• Exercise objective:
Return the material below in full and exactly.

[Collection entries]

☆ ☆ ☆ ☆ ☆

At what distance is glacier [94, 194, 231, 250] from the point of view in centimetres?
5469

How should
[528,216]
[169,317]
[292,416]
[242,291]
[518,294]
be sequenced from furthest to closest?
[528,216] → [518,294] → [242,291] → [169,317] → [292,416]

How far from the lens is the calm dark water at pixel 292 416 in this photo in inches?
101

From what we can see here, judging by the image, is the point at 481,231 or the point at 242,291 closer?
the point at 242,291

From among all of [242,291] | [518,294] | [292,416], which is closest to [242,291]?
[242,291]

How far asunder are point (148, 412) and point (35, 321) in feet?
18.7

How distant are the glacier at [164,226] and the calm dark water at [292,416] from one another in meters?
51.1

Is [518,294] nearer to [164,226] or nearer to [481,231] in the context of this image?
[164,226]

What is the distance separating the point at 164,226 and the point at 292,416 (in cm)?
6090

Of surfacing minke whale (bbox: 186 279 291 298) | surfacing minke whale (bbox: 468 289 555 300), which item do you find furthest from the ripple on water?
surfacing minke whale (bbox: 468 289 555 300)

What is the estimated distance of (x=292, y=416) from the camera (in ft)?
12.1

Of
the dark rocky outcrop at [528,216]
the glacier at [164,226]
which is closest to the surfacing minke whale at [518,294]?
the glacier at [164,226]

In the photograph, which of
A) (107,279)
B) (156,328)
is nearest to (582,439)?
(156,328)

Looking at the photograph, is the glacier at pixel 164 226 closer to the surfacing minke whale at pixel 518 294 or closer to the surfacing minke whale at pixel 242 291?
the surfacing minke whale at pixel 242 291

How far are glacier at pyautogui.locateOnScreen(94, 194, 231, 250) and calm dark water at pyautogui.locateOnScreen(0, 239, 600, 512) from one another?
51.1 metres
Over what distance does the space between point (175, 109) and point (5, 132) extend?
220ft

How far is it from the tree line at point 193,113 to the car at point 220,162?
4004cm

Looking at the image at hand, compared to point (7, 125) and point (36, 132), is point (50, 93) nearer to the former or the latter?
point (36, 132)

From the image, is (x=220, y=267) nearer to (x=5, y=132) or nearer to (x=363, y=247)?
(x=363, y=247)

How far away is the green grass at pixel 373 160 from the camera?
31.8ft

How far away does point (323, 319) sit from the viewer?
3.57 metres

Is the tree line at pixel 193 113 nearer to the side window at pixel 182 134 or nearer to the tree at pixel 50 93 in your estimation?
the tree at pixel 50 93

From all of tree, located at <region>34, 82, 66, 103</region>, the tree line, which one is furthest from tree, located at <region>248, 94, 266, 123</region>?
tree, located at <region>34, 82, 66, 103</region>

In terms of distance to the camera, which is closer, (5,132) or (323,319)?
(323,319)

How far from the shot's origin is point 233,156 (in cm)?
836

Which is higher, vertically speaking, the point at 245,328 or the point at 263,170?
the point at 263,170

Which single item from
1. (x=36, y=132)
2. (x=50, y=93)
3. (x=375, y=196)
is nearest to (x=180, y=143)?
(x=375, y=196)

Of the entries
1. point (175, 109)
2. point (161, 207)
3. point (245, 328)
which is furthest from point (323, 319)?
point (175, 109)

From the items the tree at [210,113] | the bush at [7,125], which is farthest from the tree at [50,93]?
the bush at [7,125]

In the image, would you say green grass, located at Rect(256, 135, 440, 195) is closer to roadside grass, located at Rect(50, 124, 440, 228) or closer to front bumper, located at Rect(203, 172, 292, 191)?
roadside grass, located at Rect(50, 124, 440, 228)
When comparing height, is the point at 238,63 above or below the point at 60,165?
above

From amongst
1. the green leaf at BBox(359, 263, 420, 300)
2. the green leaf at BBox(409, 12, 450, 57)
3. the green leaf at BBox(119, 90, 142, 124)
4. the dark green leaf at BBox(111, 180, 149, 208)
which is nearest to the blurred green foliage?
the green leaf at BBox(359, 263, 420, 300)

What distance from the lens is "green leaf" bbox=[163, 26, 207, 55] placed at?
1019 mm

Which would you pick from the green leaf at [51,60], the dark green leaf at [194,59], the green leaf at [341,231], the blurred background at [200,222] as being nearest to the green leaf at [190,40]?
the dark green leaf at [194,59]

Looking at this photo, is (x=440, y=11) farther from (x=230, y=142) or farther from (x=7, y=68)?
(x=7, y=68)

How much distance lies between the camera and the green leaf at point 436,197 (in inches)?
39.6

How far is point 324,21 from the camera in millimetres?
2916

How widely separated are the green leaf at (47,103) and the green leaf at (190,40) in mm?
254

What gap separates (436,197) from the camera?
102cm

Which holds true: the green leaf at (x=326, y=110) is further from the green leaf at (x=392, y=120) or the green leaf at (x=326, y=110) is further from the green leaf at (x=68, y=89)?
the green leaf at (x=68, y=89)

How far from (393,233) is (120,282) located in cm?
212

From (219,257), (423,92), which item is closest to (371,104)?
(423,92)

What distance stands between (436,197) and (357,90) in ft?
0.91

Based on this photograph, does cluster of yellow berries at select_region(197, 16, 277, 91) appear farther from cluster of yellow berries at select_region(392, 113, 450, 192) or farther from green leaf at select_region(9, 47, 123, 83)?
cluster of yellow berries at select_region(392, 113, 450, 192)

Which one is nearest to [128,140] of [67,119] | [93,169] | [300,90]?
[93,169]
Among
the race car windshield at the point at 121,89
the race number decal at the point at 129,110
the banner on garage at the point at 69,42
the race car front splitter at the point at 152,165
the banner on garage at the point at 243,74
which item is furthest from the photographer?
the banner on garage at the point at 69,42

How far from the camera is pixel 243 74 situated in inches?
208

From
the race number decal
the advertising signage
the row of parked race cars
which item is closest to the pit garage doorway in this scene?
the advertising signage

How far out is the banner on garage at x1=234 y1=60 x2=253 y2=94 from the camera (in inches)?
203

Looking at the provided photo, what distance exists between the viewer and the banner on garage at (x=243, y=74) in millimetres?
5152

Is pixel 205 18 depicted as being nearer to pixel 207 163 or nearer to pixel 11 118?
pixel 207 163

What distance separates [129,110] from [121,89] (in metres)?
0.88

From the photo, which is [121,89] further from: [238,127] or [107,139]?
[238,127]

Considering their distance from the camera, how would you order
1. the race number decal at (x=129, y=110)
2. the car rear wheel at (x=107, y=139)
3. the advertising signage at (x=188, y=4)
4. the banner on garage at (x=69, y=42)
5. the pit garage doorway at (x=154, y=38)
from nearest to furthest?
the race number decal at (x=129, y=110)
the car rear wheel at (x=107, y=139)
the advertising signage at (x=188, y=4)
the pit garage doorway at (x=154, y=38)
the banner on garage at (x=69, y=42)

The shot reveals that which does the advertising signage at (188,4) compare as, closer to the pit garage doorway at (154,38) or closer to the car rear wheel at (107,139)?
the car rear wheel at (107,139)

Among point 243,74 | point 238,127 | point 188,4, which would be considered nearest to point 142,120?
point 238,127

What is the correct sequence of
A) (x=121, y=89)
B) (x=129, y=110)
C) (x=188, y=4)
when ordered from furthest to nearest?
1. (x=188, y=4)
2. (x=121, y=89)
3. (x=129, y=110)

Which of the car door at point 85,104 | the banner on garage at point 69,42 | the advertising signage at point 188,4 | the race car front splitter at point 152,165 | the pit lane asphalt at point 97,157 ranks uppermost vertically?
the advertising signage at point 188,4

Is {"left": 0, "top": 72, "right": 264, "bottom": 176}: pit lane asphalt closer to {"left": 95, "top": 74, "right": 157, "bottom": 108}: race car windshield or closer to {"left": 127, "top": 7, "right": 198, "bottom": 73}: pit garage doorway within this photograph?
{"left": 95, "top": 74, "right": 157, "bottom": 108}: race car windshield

☆ ☆ ☆ ☆ ☆

• The answer:
At what distance is glacier [94, 194, 231, 250] from the point of view in centimetres?
5469

How should
[528,216]
[169,317]
[292,416]
[242,291]
[518,294]
be sequenced from furthest to closest?
[528,216] → [518,294] → [242,291] → [169,317] → [292,416]

How far from the lens is the calm dark water at pixel 292 416 in this photo in inches?
101

From what we can see here, judging by the image, is the point at 481,231 or the point at 242,291 closer?
the point at 242,291

From among all of [242,291] | [518,294] | [292,416], which is closest to [242,291]?
[242,291]

How far asunder are point (148, 412) and point (35, 321) in feet?
18.7

How distant are the glacier at [164,226] and the calm dark water at [292,416] from one another in meters?
51.1

Is [518,294] nearer to [164,226] or nearer to [481,231] in the context of this image?
[164,226]

What is the distance separating the point at 164,226 and the point at 292,416 (in cm)?
6090

Of surfacing minke whale (bbox: 186 279 291 298) | surfacing minke whale (bbox: 468 289 555 300), which item do you find furthest from the ripple on water?
surfacing minke whale (bbox: 468 289 555 300)

What is the estimated distance of (x=292, y=416) from the camera (in ft)?
12.1

Of
the dark rocky outcrop at [528,216]
the glacier at [164,226]
which is closest to the surfacing minke whale at [518,294]?
the glacier at [164,226]

In the photograph, which of
A) (107,279)
B) (156,328)
is nearest to (582,439)?
(156,328)

Looking at the photograph, is the glacier at pixel 164 226 closer to the surfacing minke whale at pixel 518 294 or closer to the surfacing minke whale at pixel 242 291?
the surfacing minke whale at pixel 242 291

How far are glacier at pyautogui.locateOnScreen(94, 194, 231, 250) and calm dark water at pyautogui.locateOnScreen(0, 239, 600, 512) from one another?
51.1 metres
Over what distance does the space between point (175, 109) and point (5, 132) extend?
220ft

How far is it from the tree line at point 193,113 to the car at point 220,162?
4004cm

Looking at the image at hand, compared to point (7, 125) and point (36, 132), is point (50, 93) nearer to the former or the latter?
point (36, 132)

From the image, is (x=220, y=267) nearer to (x=5, y=132) or nearer to (x=363, y=247)?
(x=363, y=247)

How far away is the green grass at pixel 373 160 from the camera?
31.8ft

How far away does point (323, 319) sit from the viewer?
3.57 metres

Is the tree line at pixel 193 113 nearer to the side window at pixel 182 134 or nearer to the tree at pixel 50 93 in your estimation?
the tree at pixel 50 93

From all of tree, located at <region>34, 82, 66, 103</region>, the tree line, which one is furthest from tree, located at <region>248, 94, 266, 123</region>?
tree, located at <region>34, 82, 66, 103</region>

In terms of distance to the camera, which is closer, (5,132) or (323,319)?
(323,319)

How far from the shot's origin is point 233,156 (in cm)?
836

Which is higher, vertically speaking, the point at 245,328 or the point at 263,170?
the point at 263,170

Which single item from
1. (x=36, y=132)
2. (x=50, y=93)
3. (x=375, y=196)
is nearest to (x=180, y=143)?
(x=375, y=196)

Of the entries
1. point (175, 109)
2. point (161, 207)
3. point (245, 328)
which is furthest from point (323, 319)?
point (175, 109)

From the items the tree at [210,113] | the bush at [7,125], which is farthest from the tree at [50,93]?
the bush at [7,125]

In the image, would you say green grass, located at Rect(256, 135, 440, 195) is closer to roadside grass, located at Rect(50, 124, 440, 228) or closer to front bumper, located at Rect(203, 172, 292, 191)?
roadside grass, located at Rect(50, 124, 440, 228)
When comparing height, is the point at 238,63 above or below the point at 60,165?
above

From amongst
1. the green leaf at BBox(359, 263, 420, 300)
2. the green leaf at BBox(409, 12, 450, 57)
3. the green leaf at BBox(119, 90, 142, 124)
4. the dark green leaf at BBox(111, 180, 149, 208)
which is nearest to the blurred green foliage?
the green leaf at BBox(359, 263, 420, 300)

What distance from the lens is "green leaf" bbox=[163, 26, 207, 55] placed at?
1019 mm

Which would you pick from the green leaf at [51,60], the dark green leaf at [194,59], the green leaf at [341,231], the blurred background at [200,222] as being nearest to the green leaf at [190,40]?
the dark green leaf at [194,59]

Looking at this photo, is (x=440, y=11) farther from (x=230, y=142) or farther from (x=7, y=68)?
(x=7, y=68)

How much distance lies between the camera and the green leaf at point 436,197 (in inches)?
39.6

How far is point 324,21 from the camera in millimetres?
2916

How widely separated are the green leaf at (47,103) and the green leaf at (190,40) in mm?
254

What gap separates (436,197) from the camera?
102cm

Which holds true: the green leaf at (x=326, y=110) is further from the green leaf at (x=392, y=120) or the green leaf at (x=326, y=110) is further from the green leaf at (x=68, y=89)?
the green leaf at (x=68, y=89)

How far from (393,233) is (120,282) located in cm?
212

From (219,257), (423,92), which item is closest to (371,104)?
(423,92)

What distance stands between (436,197) and (357,90) in ft?
0.91

Based on this photograph, does cluster of yellow berries at select_region(197, 16, 277, 91) appear farther from cluster of yellow berries at select_region(392, 113, 450, 192) or farther from green leaf at select_region(9, 47, 123, 83)?
cluster of yellow berries at select_region(392, 113, 450, 192)

Which one is nearest to [128,140] of [67,119] | [93,169] | [300,90]?
[93,169]
Among
the race car windshield at the point at 121,89
the race number decal at the point at 129,110
the banner on garage at the point at 69,42
the race car front splitter at the point at 152,165
the banner on garage at the point at 243,74
which item is furthest from the photographer?
the banner on garage at the point at 69,42

How far from the camera is pixel 243 74 situated in inches?
208

From
the race number decal
the advertising signage
the row of parked race cars
which item is closest to the pit garage doorway in this scene?
the advertising signage

How far out is the banner on garage at x1=234 y1=60 x2=253 y2=94 from the camera (in inches)?
203

Looking at the provided photo, what distance exists between the viewer and the banner on garage at (x=243, y=74) in millimetres?
5152

Is pixel 205 18 depicted as being nearer to pixel 207 163 or nearer to pixel 11 118?
pixel 207 163

What distance separates [129,110] from [121,89] (in metres)?
0.88

From the photo, which is [121,89] further from: [238,127] or [107,139]?
[238,127]

Considering their distance from the camera, how would you order
1. the race number decal at (x=129, y=110)
2. the car rear wheel at (x=107, y=139)
3. the advertising signage at (x=188, y=4)
4. the banner on garage at (x=69, y=42)
5. the pit garage doorway at (x=154, y=38)
from nearest to furthest?
the race number decal at (x=129, y=110)
the car rear wheel at (x=107, y=139)
the advertising signage at (x=188, y=4)
the pit garage doorway at (x=154, y=38)
the banner on garage at (x=69, y=42)

The shot reveals that which does the advertising signage at (188,4) compare as, closer to the pit garage doorway at (154,38) or closer to the car rear wheel at (107,139)?
the car rear wheel at (107,139)

Among point 243,74 | point 238,127 | point 188,4, which would be considered nearest to point 142,120?
point 238,127

What is the correct sequence of
A) (x=121, y=89)
B) (x=129, y=110)
C) (x=188, y=4)
when ordered from furthest to nearest?
1. (x=188, y=4)
2. (x=121, y=89)
3. (x=129, y=110)

Which of the car door at point 85,104 | the banner on garage at point 69,42 | the advertising signage at point 188,4 | the race car front splitter at point 152,165 | the pit lane asphalt at point 97,157 ranks uppermost vertically?
the advertising signage at point 188,4

Is {"left": 0, "top": 72, "right": 264, "bottom": 176}: pit lane asphalt closer to {"left": 95, "top": 74, "right": 157, "bottom": 108}: race car windshield or closer to {"left": 127, "top": 7, "right": 198, "bottom": 73}: pit garage doorway within this photograph?
{"left": 95, "top": 74, "right": 157, "bottom": 108}: race car windshield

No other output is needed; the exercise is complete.